Der Tag an dem der Apfel kam

Wenn man, so wie ich, Tage, gefühlte Wochen, auf den Versand eines angekündigten Macs wartet, klingt jedes vor der Tür haltende Auto wie der Postbote und die Vorfreude wächst ins Unermessliche. Dann war er da. Schon das erste Aufeinandertreffen war etwas Besonderes, verpackt in einem kleinen, weißen Köfferchen, sah er schon extrem hochwertig aus. Weitere Details der Verpackung möchte ich euch hier ersparen, ich sage nur: „Designed by Apple in California“ und das fühlt man auch.
Als Mädchen, waren es die Handbücher, die ich als Erstes inspizierte, dabei fiel mir insbesondere die sympathische, vertraute Ansprache des Nutzers auf. Auf dem ersten Handbuch steht „Alles Mac“ und auf dem zweiten in 7 Sprachen „Alles andere“. Beim Durchblättern wurde mir suggeriert, dass die Bedienung auch für eine PC-Nutzerin absolut machbar sei: „Auspacken. Installieren. Fertig.“, so hieß es im ersten Kapitel des Handbuchs und das bewahrheitete sich auch.
Nachdem ich Apple erfolgreich alle Informationen über mich mitgeteilt hatte (was machen die in Kalifornien denn mit meinen Daten?), in ca. 50 Anläufen das richtige Gesicht für das Profilphoto, über dessen Nutzen ich mir nach wie vor nicht im Klaren bin, gemacht habe, lachte mich endlich die auf der Verpackung abgebildete Benutzeroberfläche (Galaxie-Photo) an.
Für die technisch Versierten unter euch, sei hier noch kurz angemerkt, dass ich ein MacBook, 13 Zoll mit 2,0 GHz. Intel2Core Duo Prozessor, 2 GB DDR-RAM und 160 GB Festplatte besitze, das mir freundlicherweise von arktis.de zur Verfügung gestellt wurde. Eine NVIDIA-Grafikkarte ist auch da drin, von der ich durch meine Arbeit von Frogster weiß, dass sie besonders für Gamer interessant ist, allerdings ist keines der mir bekannten Spiele jemals für den Mac erschienen, merkwürdig.

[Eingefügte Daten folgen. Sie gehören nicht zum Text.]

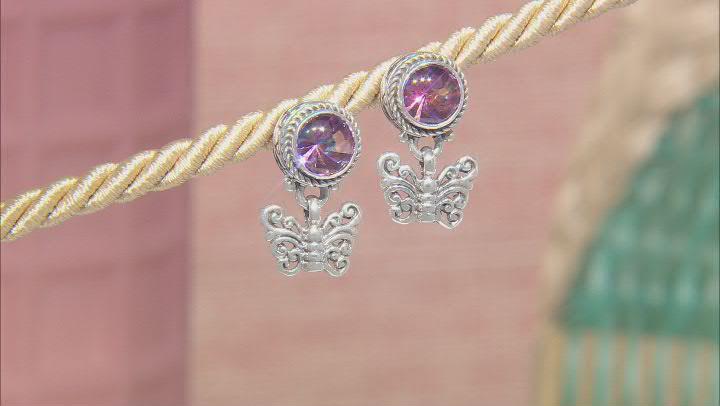 Zodiac Fun™ Mystic Quartz® Sterling Silver Earrings 3.14ctw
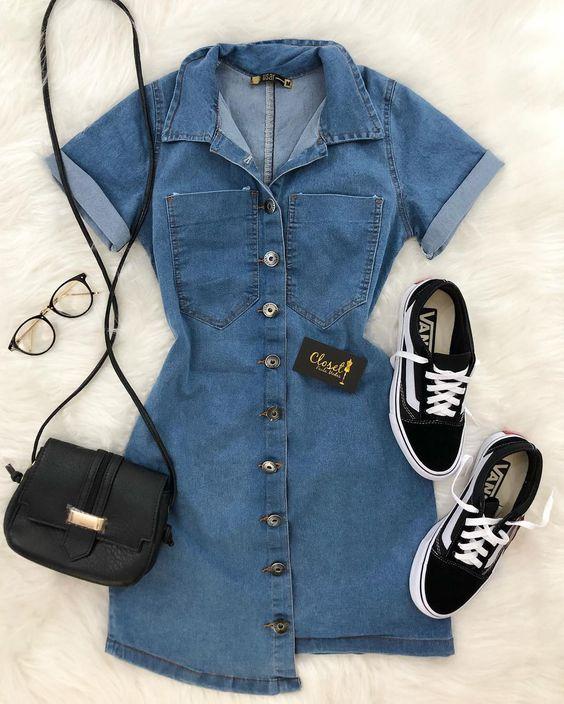 ★𝒑𝒊𝒏𝒕𝒆𝒓𝒆𝒔𝒕: ѕoyvιrgo┊soyvirgo.com @soyvirgos on ig!࿐♡ ☆˖۪۪̥°̥. ♪•*¨*•ღ┊ig: closetpaulamodas #lookstyle #looksinspiração #closettumblr #fashionista #fashionblogger #lookcloset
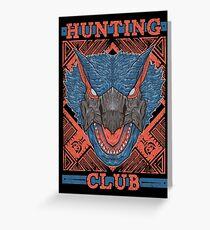 Hunting Club: Nargacuga Greeting Card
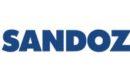client logo Sandoz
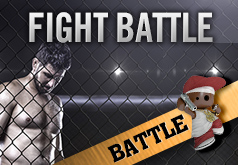 Fight Battle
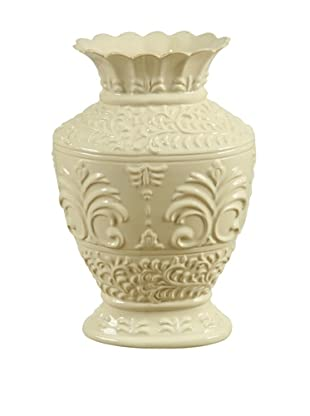 Winward Ceramic Vase, Cream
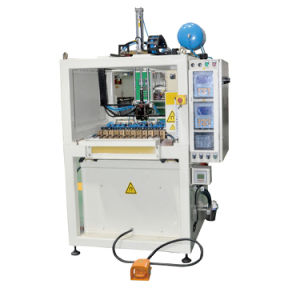 Heron 220kVA Mfdc Automatic Press Welding Machine for Refrigerator Wire Frame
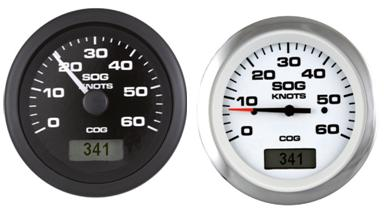 GPS Speedo mit Kompass- Kursanzeige
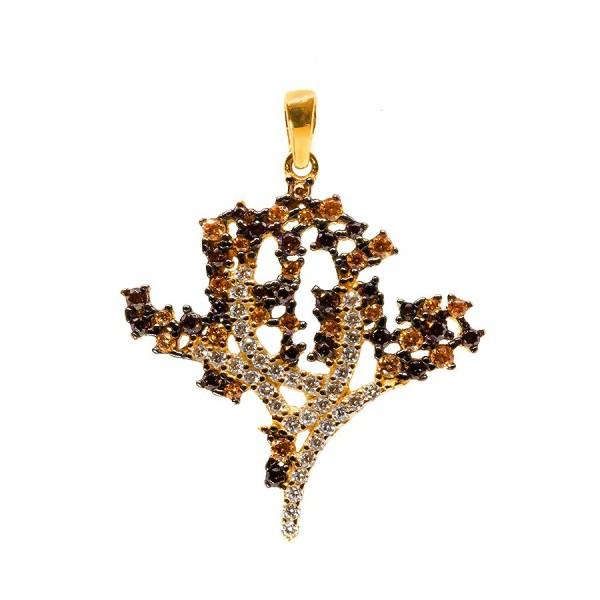 Złote drzewko szczęścia z cyrkoniami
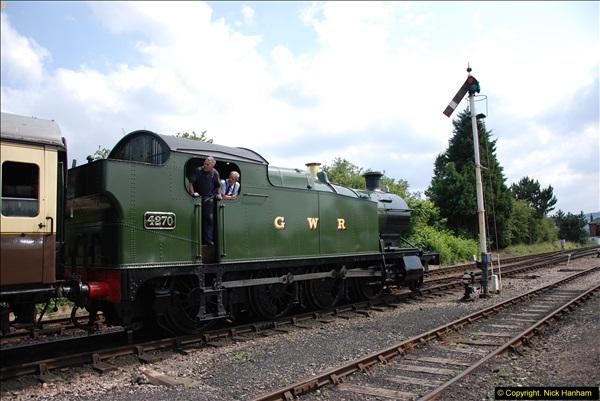 2014-07-23 GWR.  (205)205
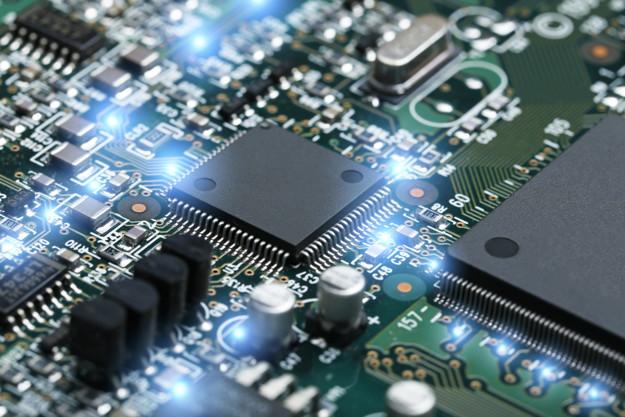 Photonics vs electronics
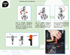 Imagen de Reparador de roscas interior FORZA NES22
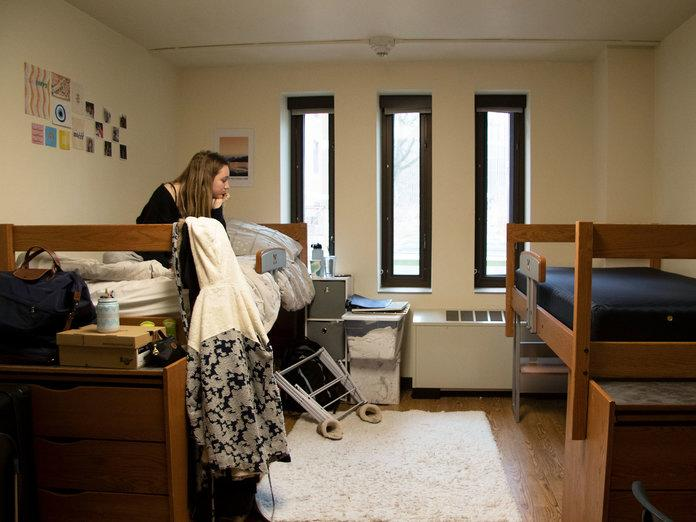 The East Quadrangle dorm room of Sophia Afendoulis (left) and Maura Burns, two University of Michigan freshmen, on Sunday, March 15. Burns moved out after University President Mark Schlissel asked all students to return home after classes were moved online. | Asha Lewis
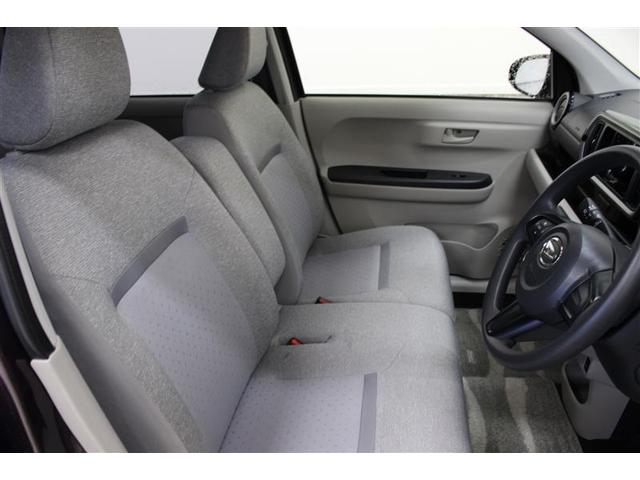 X Lパッケージ SAII 4WD キーレス ベンチシート(13枚目)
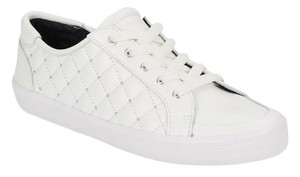 Rebecca Minkoff Sneakers Leather Studded White Athletic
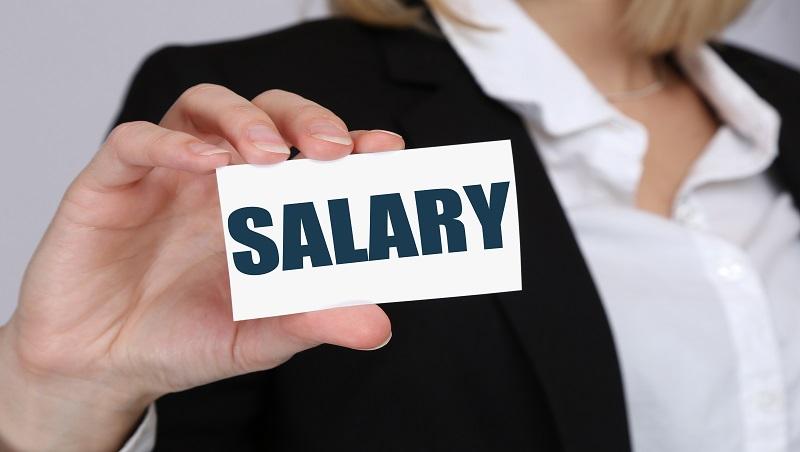 員工薪水沒漲,老闆卻抱怨勞工成本上升?前金管會副主委:從歐美企業搶好人才,看薪資落差增大的關鍵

Insgesamt kann ich über den Mac sagen, dass er sich sehr hochwertig anfühlt, wunderbar klein und leicht ist und alles wie aus einem Guss aussieht , keine Rädchen oder Knöpfe überstehen und er den optischen Vergleich mit meinem PC locker für sich entscheidet. Ich frage mich allerdings, warum Apple die Produktion der weißen Gehäuse eingestellt hat, das finde ich noch eine Spur hübscher. Besonders bei der Verarbeitung der Kamera, des Mikrofons und der Ausführung des Bildschirms in Glas, muss ich feststellen, dass mir kein vergleichbar gut verarbeitetes PC-Notebook bekannt ist.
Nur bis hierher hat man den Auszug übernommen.